Deysa unterbrach mich und schüttelte knapp den Kopf. "Wir wollen kein komplettes Chaos. Wenn es überhaupt keine Regierung mehr gibt, wenden sich die Völker nur untereinander gegen sich, statt eines gegen das andere."

Tyrak runzelte nachdenklich die Stirn und wirkte nicht ganz überzeugt.

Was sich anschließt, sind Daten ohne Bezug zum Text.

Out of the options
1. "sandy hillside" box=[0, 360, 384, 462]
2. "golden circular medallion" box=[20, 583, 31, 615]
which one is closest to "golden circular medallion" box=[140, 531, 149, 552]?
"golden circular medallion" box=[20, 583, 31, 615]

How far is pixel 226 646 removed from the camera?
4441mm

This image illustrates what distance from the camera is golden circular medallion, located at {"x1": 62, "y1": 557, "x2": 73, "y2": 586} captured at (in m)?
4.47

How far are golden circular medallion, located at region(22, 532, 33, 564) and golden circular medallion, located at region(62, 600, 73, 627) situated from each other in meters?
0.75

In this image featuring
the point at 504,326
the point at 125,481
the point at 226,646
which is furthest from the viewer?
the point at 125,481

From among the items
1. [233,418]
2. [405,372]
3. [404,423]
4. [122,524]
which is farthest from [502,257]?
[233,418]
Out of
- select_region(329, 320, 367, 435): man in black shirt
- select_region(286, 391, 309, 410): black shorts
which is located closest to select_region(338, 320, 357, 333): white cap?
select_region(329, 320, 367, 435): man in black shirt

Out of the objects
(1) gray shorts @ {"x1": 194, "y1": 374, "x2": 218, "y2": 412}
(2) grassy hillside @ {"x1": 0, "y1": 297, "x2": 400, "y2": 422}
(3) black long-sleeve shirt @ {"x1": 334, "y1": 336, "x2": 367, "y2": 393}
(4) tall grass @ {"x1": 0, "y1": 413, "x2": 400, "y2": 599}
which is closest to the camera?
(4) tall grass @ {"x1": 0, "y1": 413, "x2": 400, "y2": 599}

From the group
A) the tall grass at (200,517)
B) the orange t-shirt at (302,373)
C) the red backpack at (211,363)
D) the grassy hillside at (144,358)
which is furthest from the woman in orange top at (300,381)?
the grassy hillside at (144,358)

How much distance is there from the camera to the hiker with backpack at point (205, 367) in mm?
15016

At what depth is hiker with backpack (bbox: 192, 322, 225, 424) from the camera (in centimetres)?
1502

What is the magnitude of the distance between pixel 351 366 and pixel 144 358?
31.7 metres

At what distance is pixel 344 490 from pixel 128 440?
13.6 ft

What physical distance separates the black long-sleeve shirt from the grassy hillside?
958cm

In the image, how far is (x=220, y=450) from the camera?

Nun war es an mir, Deysa einen strafenden Blick zuzuwerfen. "Wir haben vereinbart, nichts voreinander zu verbergen. Die Wahrheit ist, dass die meisten Mitglieder der Schwarzen Krone nicht bereit wären, ihren König zu töten. Kaira ja, Azvar nicht. Wir wissen, dass die Mitglieder der Roten Schar sehr viel extremer sind. Viele, die sich uns angeschlossen haben, sind nur gegen eure Kultur, eure Traditionen und harten Regeln. Nicht gegen unseren König."

"Werden sie dann mitziehen, wenn wir Najik töten?", fragte Tyrak mit erhobener Augenbraue.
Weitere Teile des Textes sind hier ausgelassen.